Learning to drive and audit Conditional Access is key to securing Azure AD. Having built a lot of policies over the years, here are some of my tips.
- Never, ever lock yourself out of the Azure portal! You get a UI warning if it believes you may be doing this. Support will be able to get you back in, but it will take time. Exclude your own account as you build policies.
- Create broad policies that cover the most use cases. If your standard security stance is require MFA to access SSO apps then build one policy. Apply that policy to as many apps and users as possible. There is no need to build an individual policy for each app.
- When you create exclusions, use the principal of ‘least exclusion’. When you are building an exclusion, have a think about the flow on effect. Will it decrease security for other users or workloads? Use multiple policies where practical to keep your security tight.
- Audit any policy changes. Find the policy that was changed and review it in the Azure portal.
- Use the ‘what-if’ tool to help you build policies. Remember that multiple policies are combined, and controls within a single policy have an order of operations.
- Blocks override any allows!
- Try not to keep ‘report only’ policies in report only mode too long.
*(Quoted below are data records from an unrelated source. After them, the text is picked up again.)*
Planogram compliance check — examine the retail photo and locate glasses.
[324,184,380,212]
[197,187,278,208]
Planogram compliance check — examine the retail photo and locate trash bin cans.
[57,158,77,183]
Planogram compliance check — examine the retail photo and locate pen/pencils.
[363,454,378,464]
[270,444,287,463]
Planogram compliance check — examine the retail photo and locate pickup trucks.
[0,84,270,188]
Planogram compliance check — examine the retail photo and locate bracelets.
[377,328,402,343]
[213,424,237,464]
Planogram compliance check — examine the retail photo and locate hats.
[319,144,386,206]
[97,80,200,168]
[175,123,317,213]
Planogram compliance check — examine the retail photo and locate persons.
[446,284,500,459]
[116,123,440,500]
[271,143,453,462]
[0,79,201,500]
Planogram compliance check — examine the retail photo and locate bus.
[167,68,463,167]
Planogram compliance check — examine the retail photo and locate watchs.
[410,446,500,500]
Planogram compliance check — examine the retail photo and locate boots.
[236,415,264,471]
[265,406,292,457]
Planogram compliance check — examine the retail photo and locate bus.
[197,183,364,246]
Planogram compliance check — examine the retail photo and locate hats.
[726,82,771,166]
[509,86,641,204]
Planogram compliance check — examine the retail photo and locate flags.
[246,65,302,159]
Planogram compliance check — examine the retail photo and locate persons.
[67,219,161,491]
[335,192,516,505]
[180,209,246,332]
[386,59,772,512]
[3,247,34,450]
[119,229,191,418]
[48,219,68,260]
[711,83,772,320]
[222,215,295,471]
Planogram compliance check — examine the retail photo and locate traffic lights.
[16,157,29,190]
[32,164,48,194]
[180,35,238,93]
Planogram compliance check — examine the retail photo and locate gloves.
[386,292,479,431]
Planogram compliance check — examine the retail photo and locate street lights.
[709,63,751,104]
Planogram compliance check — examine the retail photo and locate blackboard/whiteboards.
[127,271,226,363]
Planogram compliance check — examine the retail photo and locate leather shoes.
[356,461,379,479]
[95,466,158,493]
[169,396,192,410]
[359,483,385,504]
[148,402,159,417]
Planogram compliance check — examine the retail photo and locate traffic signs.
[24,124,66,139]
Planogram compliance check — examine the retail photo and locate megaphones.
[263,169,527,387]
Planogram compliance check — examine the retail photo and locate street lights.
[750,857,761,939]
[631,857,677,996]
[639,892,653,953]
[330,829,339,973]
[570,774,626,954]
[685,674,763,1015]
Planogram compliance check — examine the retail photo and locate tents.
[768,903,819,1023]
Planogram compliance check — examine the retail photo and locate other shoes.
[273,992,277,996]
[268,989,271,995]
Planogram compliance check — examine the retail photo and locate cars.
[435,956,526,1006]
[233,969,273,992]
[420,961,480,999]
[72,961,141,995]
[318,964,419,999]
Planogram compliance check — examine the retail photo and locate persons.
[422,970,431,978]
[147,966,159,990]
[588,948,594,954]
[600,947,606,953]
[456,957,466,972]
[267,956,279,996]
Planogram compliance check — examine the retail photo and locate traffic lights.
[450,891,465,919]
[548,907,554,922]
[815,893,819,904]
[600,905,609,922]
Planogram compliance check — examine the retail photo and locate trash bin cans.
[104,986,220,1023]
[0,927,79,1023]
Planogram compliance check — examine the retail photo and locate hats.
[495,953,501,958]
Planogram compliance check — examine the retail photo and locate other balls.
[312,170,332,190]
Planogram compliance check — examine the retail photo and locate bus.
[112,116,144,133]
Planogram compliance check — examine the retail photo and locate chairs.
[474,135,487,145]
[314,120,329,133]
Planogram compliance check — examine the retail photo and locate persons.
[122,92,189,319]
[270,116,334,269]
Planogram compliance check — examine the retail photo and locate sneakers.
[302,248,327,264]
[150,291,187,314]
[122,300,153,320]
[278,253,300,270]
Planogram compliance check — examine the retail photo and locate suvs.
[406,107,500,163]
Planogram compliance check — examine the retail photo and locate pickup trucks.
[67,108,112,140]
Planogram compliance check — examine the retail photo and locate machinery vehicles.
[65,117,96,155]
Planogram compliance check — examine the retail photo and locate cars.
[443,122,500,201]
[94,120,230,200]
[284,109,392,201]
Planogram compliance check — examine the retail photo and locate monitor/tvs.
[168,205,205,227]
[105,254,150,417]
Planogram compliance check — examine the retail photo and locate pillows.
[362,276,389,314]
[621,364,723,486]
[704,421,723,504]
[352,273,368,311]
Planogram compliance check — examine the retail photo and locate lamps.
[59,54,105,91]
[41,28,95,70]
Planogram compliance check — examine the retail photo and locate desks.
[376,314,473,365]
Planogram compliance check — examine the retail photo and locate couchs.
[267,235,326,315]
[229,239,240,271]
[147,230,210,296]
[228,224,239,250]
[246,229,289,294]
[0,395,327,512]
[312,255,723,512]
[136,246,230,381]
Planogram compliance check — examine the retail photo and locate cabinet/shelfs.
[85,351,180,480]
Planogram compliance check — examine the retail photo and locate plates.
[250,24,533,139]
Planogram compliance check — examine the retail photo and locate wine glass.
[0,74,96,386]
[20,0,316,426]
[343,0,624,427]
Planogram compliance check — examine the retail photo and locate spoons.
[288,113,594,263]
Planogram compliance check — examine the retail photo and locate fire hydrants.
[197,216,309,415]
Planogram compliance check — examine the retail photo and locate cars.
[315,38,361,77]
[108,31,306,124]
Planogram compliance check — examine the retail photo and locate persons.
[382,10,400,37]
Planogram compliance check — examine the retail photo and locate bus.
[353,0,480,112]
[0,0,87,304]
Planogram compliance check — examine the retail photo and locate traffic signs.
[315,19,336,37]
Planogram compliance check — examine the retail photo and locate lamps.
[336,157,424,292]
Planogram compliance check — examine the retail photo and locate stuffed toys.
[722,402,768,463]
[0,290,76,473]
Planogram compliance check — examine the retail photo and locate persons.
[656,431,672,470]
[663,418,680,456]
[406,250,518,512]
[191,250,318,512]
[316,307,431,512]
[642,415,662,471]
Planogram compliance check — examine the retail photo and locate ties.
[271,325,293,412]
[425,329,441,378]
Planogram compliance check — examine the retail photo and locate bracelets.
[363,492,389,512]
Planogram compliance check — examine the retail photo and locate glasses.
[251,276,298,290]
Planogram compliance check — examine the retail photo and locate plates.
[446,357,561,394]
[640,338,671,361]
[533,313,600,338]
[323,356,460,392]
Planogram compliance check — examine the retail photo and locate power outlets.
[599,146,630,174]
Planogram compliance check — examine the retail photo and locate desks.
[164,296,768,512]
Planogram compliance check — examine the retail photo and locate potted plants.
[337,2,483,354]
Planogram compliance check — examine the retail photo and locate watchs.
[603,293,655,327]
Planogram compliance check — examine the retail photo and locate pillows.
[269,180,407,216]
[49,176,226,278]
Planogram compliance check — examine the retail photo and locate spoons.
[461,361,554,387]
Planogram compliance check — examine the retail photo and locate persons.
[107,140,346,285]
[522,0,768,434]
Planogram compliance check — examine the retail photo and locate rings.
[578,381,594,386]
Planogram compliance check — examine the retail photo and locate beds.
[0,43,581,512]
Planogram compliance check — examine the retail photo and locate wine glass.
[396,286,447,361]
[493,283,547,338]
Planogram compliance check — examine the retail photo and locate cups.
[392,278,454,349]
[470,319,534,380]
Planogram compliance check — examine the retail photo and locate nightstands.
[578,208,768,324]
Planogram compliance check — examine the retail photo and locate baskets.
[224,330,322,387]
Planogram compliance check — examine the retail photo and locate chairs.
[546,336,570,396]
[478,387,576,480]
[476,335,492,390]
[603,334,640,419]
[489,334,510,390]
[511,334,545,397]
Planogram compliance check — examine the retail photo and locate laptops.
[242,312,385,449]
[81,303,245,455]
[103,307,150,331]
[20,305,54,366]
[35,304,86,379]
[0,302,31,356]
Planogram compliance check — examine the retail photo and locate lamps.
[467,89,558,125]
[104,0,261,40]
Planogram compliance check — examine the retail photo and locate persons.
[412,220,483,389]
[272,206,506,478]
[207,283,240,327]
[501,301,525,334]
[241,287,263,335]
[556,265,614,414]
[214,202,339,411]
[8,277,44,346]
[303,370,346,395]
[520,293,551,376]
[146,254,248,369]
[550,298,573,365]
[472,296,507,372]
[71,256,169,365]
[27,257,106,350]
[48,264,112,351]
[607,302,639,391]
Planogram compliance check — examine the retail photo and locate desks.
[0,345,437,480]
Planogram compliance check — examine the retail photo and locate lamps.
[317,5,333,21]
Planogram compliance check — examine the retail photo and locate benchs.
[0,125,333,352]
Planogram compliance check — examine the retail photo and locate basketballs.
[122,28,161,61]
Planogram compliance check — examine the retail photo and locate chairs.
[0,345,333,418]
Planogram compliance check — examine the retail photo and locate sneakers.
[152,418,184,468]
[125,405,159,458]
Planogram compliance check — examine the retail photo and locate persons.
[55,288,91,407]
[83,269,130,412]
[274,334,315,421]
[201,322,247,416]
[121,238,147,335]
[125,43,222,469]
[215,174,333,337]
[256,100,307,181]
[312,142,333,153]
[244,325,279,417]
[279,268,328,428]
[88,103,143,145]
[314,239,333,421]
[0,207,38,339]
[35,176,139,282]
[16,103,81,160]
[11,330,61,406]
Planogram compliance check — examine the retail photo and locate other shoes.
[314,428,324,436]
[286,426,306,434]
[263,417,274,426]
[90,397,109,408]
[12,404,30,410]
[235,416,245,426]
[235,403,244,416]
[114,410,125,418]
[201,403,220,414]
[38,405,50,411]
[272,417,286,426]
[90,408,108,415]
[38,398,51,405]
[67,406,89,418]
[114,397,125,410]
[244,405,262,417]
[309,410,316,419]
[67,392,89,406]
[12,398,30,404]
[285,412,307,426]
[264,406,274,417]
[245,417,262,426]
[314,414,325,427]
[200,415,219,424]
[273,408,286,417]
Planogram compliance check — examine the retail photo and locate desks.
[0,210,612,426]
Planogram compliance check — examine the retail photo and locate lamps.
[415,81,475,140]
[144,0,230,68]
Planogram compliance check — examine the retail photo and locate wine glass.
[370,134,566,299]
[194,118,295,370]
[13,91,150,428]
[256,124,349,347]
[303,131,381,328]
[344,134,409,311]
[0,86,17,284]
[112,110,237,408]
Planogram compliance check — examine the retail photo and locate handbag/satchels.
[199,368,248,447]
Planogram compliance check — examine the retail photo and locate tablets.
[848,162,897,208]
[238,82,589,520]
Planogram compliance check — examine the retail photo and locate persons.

Once you are happy, then enable the policy. Report only should only be there to validate your policy logic.
- If you use group exclusions, then monitor the membership of those groups. Users being added to a group that is excluded from a policy won’t trigger a policy change event. Keep on top of how many people are excluded. Once someone is in a group they tend to stay there forever. If an exclusion is temporary, make sure they are removed.